Acariciei a glande onde em resposta veio o pré-sêmen , logo espalhei por toda a extensão onde minha mão com isso deslizava com mais facilidade e rapidez ainda. E não demorou pra sentir minhas pernas quererem tremer, e com a mão esquerda livre apoiei na parede e segui me masturbando, até que o vendo-o em minha mente ouvindo seu gemido e lembrando dá sensação daquele enorme pênis contra o meu, eu gozei gemendo alto.
Encostei na parede sentindo meu corpo vacilante, tremendo muito enquanto o jato de sêmen molhava minha mão e o chão do banheiro. Fechei os olhos apreciando aquelas sensações...
Quando terminou liguei o chuveiro me lavando e eu estava perturbado.
Me sinto incomodado por tais pensamentos e como fico em sua presença. Me sinto incomodado por ter gostado dele se esfregar contra mim. E principiante eu estou morrendo de raiva por ter me masturbado, ficado de pau duro por ele.
Por um homem...
Meu deus o que está acontecendo comigo? Porque ele tem esse efeito sobre mim?
Porra...
Eu não sou gay.
Ou sou?
Depois de um bom tempo me acalmando e tirando esses pensamentos que tanto me torturam. Eu coloquei de volta a máscara fingindo que nada aconteceu. Quando fui pro quarto ele estava ali todo perfumado de cabelos molhados. Seus olhos penetrantes, sua boca carnuda, a sua tatuagem sombria, me deixa tonto...
Deus...
Tratei de fechar tais pensamentos a sete chaves.
Disfarçando bem ofereci comida e tal mais ele não quis. Deu pra ver que ele estava cansado, então arrumei a cama e ia sair. Pois me sinto incomodado a sua presença e sinto raiva por ele me fazer sentir coisas que nunca senti.
Ele me desafiou a me deitar com ele. E não podia deixar ele se achar.
Acabei na cama, dividindo com ele. Por sorte Meu coração era morto. Se não fosse por esse pequeno detalhe, sei que nesse momento ele estaria batendo, martelando freneticamente.

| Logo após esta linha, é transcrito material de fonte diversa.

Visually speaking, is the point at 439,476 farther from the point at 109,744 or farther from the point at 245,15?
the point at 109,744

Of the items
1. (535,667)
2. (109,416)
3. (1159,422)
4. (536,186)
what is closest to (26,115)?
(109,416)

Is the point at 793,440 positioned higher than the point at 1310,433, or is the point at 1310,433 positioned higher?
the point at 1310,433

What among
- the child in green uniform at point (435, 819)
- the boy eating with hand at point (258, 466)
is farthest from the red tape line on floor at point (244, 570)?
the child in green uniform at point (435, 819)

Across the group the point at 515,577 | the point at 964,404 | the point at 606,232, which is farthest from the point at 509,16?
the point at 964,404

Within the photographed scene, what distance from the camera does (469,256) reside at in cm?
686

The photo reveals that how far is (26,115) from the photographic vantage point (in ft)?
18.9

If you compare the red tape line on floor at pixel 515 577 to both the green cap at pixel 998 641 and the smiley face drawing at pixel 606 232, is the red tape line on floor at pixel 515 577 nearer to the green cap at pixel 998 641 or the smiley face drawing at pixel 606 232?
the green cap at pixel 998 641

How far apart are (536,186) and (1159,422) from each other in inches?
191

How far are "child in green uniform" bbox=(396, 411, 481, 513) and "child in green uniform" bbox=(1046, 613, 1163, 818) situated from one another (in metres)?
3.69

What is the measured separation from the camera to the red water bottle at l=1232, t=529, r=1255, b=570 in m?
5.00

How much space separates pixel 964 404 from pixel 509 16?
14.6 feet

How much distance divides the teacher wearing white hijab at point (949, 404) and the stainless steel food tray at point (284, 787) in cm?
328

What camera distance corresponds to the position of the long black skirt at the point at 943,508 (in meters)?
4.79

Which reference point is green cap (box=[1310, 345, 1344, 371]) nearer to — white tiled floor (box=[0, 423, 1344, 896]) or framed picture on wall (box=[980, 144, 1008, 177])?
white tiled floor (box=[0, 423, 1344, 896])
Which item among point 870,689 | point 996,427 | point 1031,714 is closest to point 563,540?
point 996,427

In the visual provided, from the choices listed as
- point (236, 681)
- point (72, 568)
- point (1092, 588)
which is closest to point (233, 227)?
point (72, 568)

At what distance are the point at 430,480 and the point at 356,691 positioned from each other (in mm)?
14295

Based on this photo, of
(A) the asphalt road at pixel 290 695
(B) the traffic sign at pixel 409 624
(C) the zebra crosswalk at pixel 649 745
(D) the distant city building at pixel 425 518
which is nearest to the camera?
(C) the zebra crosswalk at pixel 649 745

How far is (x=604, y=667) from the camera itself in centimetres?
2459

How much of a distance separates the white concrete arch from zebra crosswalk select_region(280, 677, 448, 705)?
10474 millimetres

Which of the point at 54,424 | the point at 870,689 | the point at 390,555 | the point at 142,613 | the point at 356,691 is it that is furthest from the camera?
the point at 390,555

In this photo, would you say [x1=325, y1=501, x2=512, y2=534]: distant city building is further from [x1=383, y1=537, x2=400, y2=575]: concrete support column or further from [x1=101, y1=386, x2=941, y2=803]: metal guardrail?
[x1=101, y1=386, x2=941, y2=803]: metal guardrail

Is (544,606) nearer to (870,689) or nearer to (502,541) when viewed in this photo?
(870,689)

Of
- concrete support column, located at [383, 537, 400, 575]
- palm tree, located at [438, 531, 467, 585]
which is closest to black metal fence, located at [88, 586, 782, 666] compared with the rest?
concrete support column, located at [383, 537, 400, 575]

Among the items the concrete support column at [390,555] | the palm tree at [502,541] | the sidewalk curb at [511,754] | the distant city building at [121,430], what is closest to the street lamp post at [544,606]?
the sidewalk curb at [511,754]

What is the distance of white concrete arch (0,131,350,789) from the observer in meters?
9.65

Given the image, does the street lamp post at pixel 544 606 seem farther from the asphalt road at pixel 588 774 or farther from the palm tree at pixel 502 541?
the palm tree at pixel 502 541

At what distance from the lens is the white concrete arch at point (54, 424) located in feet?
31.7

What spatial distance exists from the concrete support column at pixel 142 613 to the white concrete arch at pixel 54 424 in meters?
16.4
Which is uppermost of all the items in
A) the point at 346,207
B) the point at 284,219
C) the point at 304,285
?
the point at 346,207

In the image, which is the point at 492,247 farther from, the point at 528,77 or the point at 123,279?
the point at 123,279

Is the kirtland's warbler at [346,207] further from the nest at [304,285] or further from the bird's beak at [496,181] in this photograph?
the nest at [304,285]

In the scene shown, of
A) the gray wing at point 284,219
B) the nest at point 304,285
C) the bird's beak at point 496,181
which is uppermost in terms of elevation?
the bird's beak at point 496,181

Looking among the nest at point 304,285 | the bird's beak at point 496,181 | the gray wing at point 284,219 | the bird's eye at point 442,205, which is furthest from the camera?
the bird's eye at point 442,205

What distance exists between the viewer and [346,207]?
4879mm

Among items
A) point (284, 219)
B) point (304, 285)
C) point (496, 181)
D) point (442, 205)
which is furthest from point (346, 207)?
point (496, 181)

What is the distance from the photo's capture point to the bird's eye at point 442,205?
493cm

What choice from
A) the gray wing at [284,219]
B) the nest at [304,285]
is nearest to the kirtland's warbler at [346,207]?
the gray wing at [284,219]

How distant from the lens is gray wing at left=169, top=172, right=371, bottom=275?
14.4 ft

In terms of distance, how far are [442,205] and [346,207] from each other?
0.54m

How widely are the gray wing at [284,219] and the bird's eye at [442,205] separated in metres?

Minha respiração fraca ficou ofegante mais disfarcei. Mas com meus poderes eu pude escutar o coração de Vishous. Batia fortemente. Parecia uma escola de samba. Sentia seu sangue percorrendo rapidamente pelas veias.
Céus...
Tentei relaxar e afastar tais pensamentos ou seria complicado continuar ao seu lado sem me alimentar dele.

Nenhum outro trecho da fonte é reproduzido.